José Luis Tancredi

Personal information
- Full name: José Luis Tancredi Malatez
- Date of birth: 14 February 1983 (age 42)
- Place of birth: Montevideo, Uruguay
- Height: 1.72 m (5 ft 8 in)
- Position(s): Midfielder

Senior career*
- Years: Team / Apps / (Gls)
- 2004–2009: Bella Vista / 88 / (16)
- 2009: → Cúcuta Deportivo (loan) / 10 / (0)
- 2010: UTE Quito / 14 / (2)
- 2010: Deportes Quindío / 6 / (0)
- 2011–2013: Millonarios / 57 / (7)
- 2013: Patriotas / 15 / (3)
- 2014–2015: Deportivo Táchira / 20 / (3)
- 2015: Cerro / 12 / (1)
- 2015–2016: Magallanes / 22 / (4)
- 2016–2017: Racing Montevideo / 15 / (2)
- 2017: Cerro / 21 / (2)
- 2017–2018: San José / 26 / (2)
- 2018–2019: Albion / 13 / (5)
- 2019–2023: Cerro / 109 / (17)
- Total:  / 428 / (64)

= José Luis Tancredi =

Uruguayan footballer (born 1983)

José Luis Tancredi Malatez (born 14 February 1983) is a former Uruguayan footballer who played as a midfielder.

==Club career==
In 2011, he joined Colombian side Millonarios.

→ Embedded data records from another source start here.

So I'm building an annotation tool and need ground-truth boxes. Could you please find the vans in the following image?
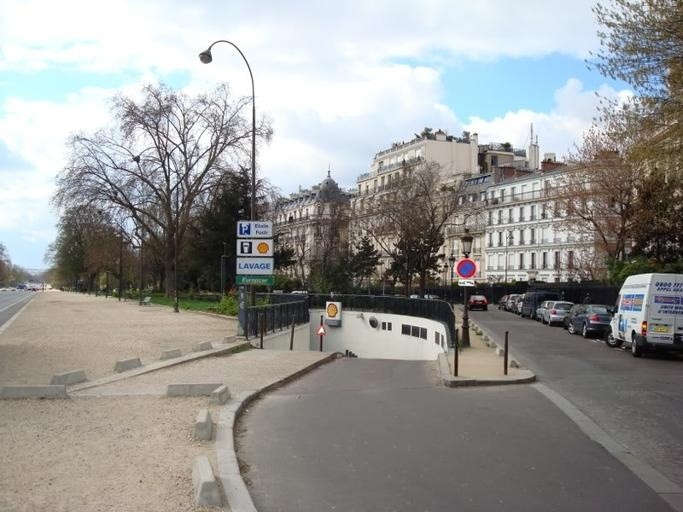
[605,273,683,356]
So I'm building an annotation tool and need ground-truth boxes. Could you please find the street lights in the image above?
[448,249,455,308]
[459,227,474,347]
[198,40,257,335]
[97,206,123,300]
[133,146,179,312]
[112,184,144,305]
[504,229,513,284]
[442,262,448,301]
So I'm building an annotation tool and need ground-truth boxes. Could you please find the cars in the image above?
[0,282,71,291]
[380,292,441,300]
[498,291,614,339]
[468,294,487,311]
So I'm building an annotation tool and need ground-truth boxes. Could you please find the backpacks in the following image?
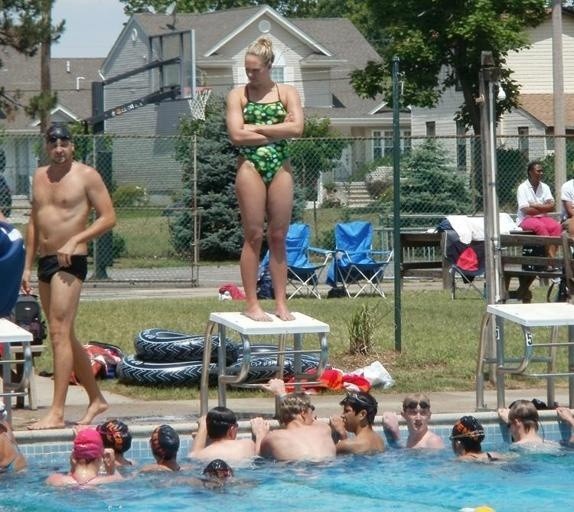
[10,294,47,357]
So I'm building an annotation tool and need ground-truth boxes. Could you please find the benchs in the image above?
[496,232,573,304]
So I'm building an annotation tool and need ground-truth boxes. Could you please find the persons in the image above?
[187,407,255,469]
[159,459,258,492]
[226,35,305,322]
[498,399,549,445]
[329,392,385,453]
[137,425,193,472]
[561,179,574,235]
[448,416,502,463]
[517,161,560,269]
[0,147,12,224]
[383,393,445,449]
[251,378,336,463]
[0,402,29,474]
[557,407,574,448]
[45,429,125,488]
[95,418,136,466]
[20,126,117,430]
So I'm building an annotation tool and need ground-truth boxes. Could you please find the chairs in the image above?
[285,223,330,300]
[326,221,394,300]
[441,225,489,300]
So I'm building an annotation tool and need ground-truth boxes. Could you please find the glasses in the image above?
[347,391,374,407]
[404,401,430,410]
[309,405,315,411]
[46,133,71,142]
[96,425,112,435]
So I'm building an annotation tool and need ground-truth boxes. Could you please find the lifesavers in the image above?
[226,343,332,383]
[116,354,218,386]
[134,328,238,366]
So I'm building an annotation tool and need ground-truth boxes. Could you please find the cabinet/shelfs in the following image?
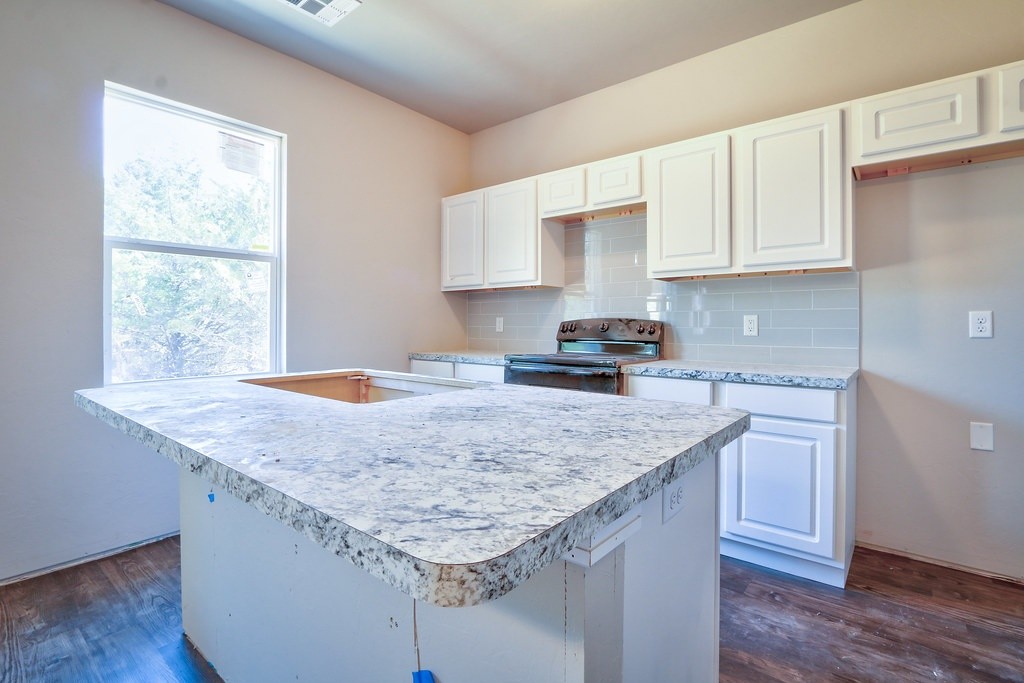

Whilst he was playing for the club during the season, he suffered a tibia and perone injury after receiving a hard tackle from América de Cali defender Andrés Cadavid during a league match.

On 13 June 2015, it was confirmed that he had signed for Chilean club Magallanes of the second-tier.